1. 82 = 62 + 20 = μ + 2σ.
2. By empirical rule, 5% of data is outside 2σ, so 2.5% is above μ + 2σ.
3. Expected count = 2.5% × 800 = 0.025 × 800 = 20 students.

Worked example 2 (z-score approach): How many scored between 55 and 62?

1. z = (55 − 62) ÷ 10 = −0.7 and z = 0 (at mean).
2. This is a non-integer z-score, for MS-S5 purposes, this requires a z-table (beyond scope) unless the boundaries are whole multiples of σ.

Expected count from z-scores: percentage from empirical rule × N. E.g., 2.5% of N = 1200 gives 0.025 × 1200 = 30. This converts a probability into a predicted number of items in a batch.

Pause, copy the expected count formula: expected count = (percentage from empirical rule / 100) × N, and work through one example: e.g., 2.5% of 1200 items expected to fall above μ + 2σ → 0.025 × 1200 = 30 items into your book.

Module 5 Summary: MS-S4 Bivariate Data

The expected count formula (percentage × N) connects z-scores to batch sizes. Before the exam, the bivariate data content, scatterplots, Pearson's r, regression, interpolation/extrapolation, and causation, forms one coherent story: measure association with r, describe the linear trend with y = a + bx, predict carefully within range, and never claim causation from r alone.

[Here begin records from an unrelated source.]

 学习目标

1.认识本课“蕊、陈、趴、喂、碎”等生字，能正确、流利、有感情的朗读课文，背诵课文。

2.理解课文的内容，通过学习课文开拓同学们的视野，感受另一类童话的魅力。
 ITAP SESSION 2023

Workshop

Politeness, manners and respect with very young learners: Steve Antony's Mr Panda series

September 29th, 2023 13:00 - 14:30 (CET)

Quick-reference checklist for exam preparation:

• Scatterplot: plot (x, y) pairs; identify direction and form visually.
• Correlation description: state direction (positive/negative/none), strength (strong/moderate/weak), and form (linear).
• Pearson's r: range −1 to +1; sign = direction; magnitude = strength.
• Regression line: y = a + bx; interpret a (y-intercept in context) and b (gradient in context).
• Prediction: substitute x into equation; state interpolation/extrapolation; comment on reliability.
• Causation: correlation ≠ causation; state this explicitly whenever r is strong.

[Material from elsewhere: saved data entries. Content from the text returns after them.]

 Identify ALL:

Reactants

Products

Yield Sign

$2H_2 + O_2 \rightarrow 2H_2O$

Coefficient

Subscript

Module 5 bivariate data summary: scatterplots (direction, form, strength), Pearson's r (−1 to +1), lines of best fit (y = a + bx), interpolation (within range) vs extrapolation (outside range), and causation vs correlation.

Pause, copy the five bivariate data concepts as an exam checklist: scatterplots (direction/form/outliers), Pearson's r (−1 to +1, thresholds 0.5/0.8), regression line y = a + bx, interpolation vs extrapolation, and causation vs correlation into your book.

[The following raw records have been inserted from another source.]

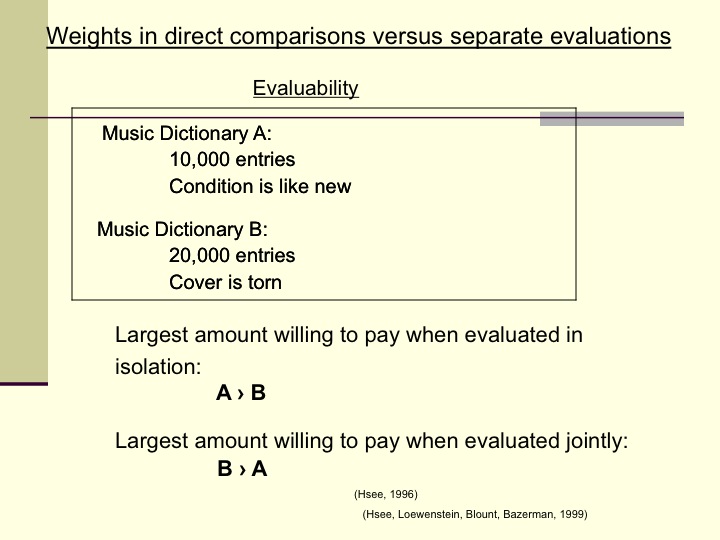 Weights in direct comparisons versus separate evaluations

Evaluability

Music Dictionary A:
10,000 entries
Condition is like new

Music Dictionary B:
20,000 entries
Cover is torn

Largest amount willing to pay when evaluated in isolation:
A › B

Largest amount willing to pay when evaluated jointly:
B › A

(Hsee, 1996)
(Hsee, Loewenstein, Blount, Bazerman, 1999)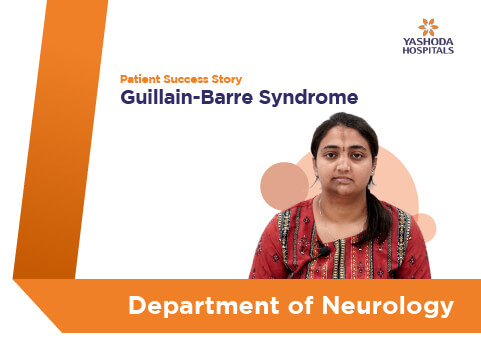 YASHODA HOSPITALS

Patient Success Story
Guillain-Barre Syndrome

Department of Neurology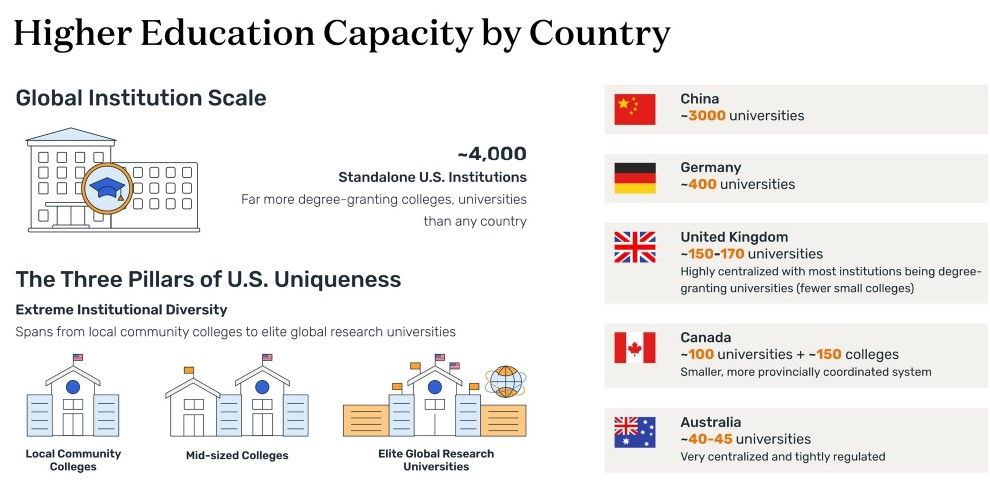 Higher Education Capacity by Country

Global Institution Scale

~4,000
Standalone U.S. Institutions
Far more degree-granting colleges, universities than any country

The Three Pillars of U.S. Uniqueness

Extreme Institutional Diversity
Spans from local community colleges to elite global research universities

Local Community Colleges

Mid-sized Colleges

Elite Global Research Universities

China
~3000 universities

Germany
~400 universities

United Kingdom
~150-170 universities
Highly centralized with most institutions being degree-granting universities (fewer small colleges)

Canada
~100 universities + ~150 colleges
Smaller, more provincially coordinated system

Australia
~40-45 universities
Very centralized and tightly regulated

Module 5 Summary: MS-S5 Normal Distribution

The bivariate data story ends with regression and causation. The normal distribution story builds from shape (bell curve, symmetric about μ) → percentages (empirical rule 68/95/99.7) → z-scores (z = (x−μ)/σ to standardise values) → comparing two distributions (compare μ for centre, σ for spread) → real applications (quality control, expected counts).

Quick-reference checklist:

• Normal distribution features: symmetric, bell-shaped; mean = median = mode; total area = 1; asymptotic tails.
• Effect of μ and σ: μ shifts the curve; σ controls its spread.
• Empirical rule: 68% within 1σ; 95% within 2σ; 99.7% within 3σ.
• One-sided percentages: 16% below μ − σ; 2.5% below μ − 2σ; 0.15% below μ − 3σ (and symmetrically above).
• z-score: $z = (x - \mu) \div \sigma$ and $x = \mu + z\sigma$.
• Unusual values: |z| > 2.
• Comparison: compare z-scores, not raw scores, across different distributions.

Module 5 normal distribution summary: normal curve properties, empirical rule, z-scores, comparing distributions (centre and spread), and applications (quality control, comparison). These five topics form the complete MS-S5 content.

Pause, copy the five normal distribution topics as a checklist: bell-curve properties (symmetric, mean=median=mode), empirical rule (68/95/99.7), z-scores (z = (x−μ)/σ), comparing distributions (μ for centre, σ for spread), and real applications (quality control, expected counts) into your book.